Based on the recommend I downloaded this to my ereader. I just finished The Greek and the Single Mom by Julia James. I just gotta ask-what the heck were you smoking when you gave this a B? Please tell me you were feeling maudlin and had polished off a bottle of wine before you read this. Shaking head in dismay.

I finished the story and only because I paid a LOT of money for my ereader did I not chuck it at the wall. OMG!!! Just OMG.

*Possible* Spoiler ahead. But then this is often an HP kind of plot device so maybe it isn't a spoiler.

The guy feels like he's the aggrieved party all the way through? Exsqueeze me? He was the ultimate in asshat angry boner men and it didn't take me long to figure that out. His reaction to finding out about his son was-poor. She's vindictive? Say what?

You know, your review appealed to me because you talked about a fiesty heroine with a spine. Yeah, she had one-right up until the end of the story. Then it appears to have been surgically removed when both she, and I, were not looking.

Near the end of the story the guy commits a calculated, manipulative act with despicable intentions.

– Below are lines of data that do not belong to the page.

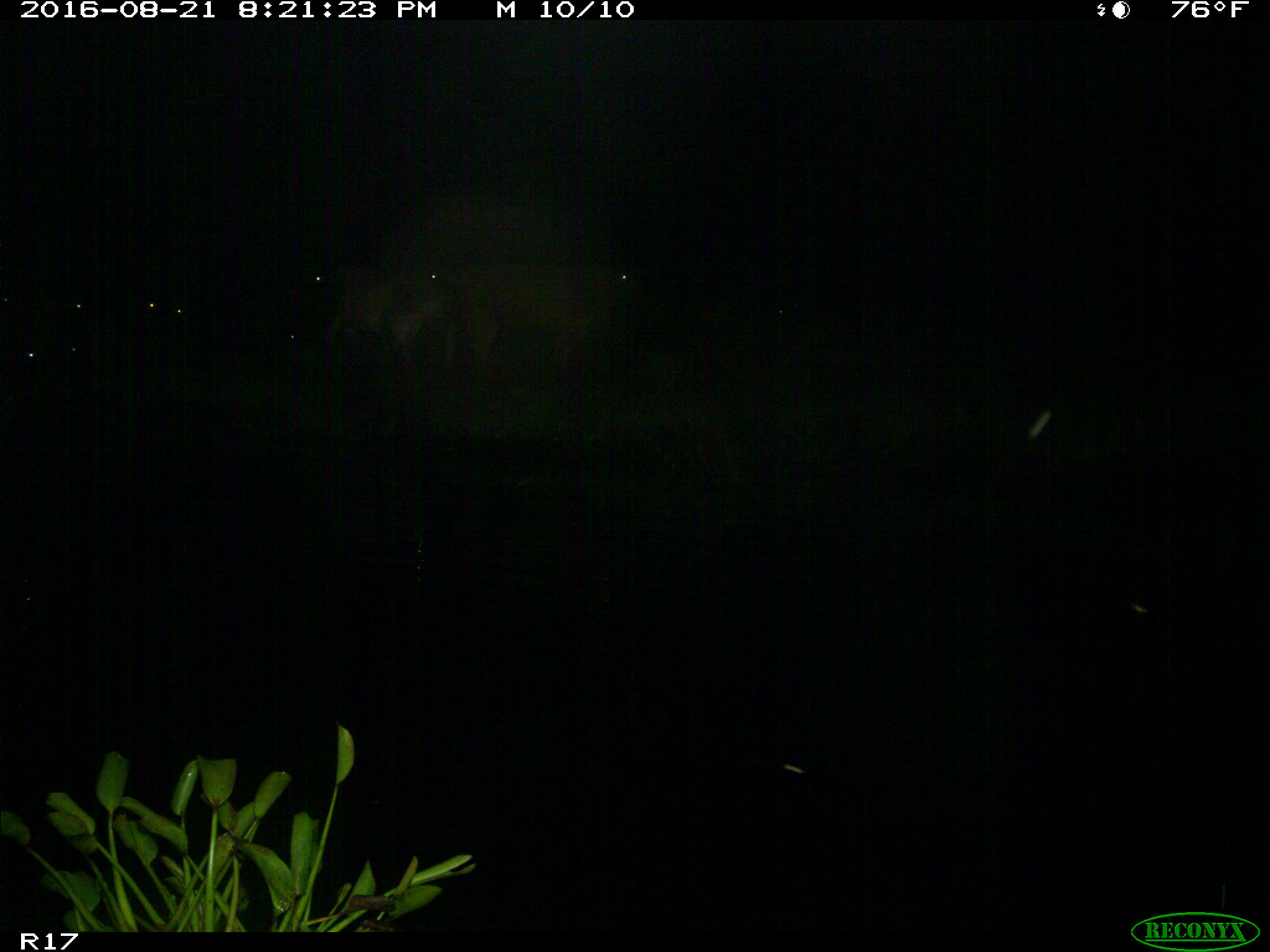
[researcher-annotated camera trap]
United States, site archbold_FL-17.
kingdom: Animalia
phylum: Chordata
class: Mammalia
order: Artiodactyla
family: Bovidae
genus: Bos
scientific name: Bos taurus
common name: domestic cow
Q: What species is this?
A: Bos taurus (domestic cow).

And the heroine, once he tells her what he did, thanks him for having committed it instead of properly hunting for a spoon with which to dig out his heart (assuming he has one) – cause you use a spoon to make it hurt more. (Alan Rickman/Robin Hood reference). She THANKS him!! Is she an idiot? A masochist? You know she can't be a masochist because I read BDSM and even masochists aren't THAT masochistic. OMG. Again.

By the time that the HEA rolled around, this reader wasn’t prepared for it. She didn’t consent to the HEA because the hero committed an egregious act and did not redeem himself sufficiently in her eyes. It didn’t matter that the heroine consents or excuses this behavior, the reader hasn’t consented or excused the behavior thus making the HEA unbelievable for that reader.

The reader’s grant or withholding of consent is not the same thing as being a placeholder. Instead, it is where the reader is emotionally within the story and where she will allow the story to take her Whether the reader grants consent for a particular emotional movement can and will vary based upon the reader’s experiences and personal biases. A woman who was the victim of sexual assault likely has a very different line for consent when it comes to forced seduction as opposed to the reader who has never experienced such an experience.

If an author gets a number of complaints about a particular book maybe it was because she hadn’t fully paved the way for the reader’s consent. Or it could just be that it’s not you, it’s me.

What do you think? Are you, as a reader, consenting?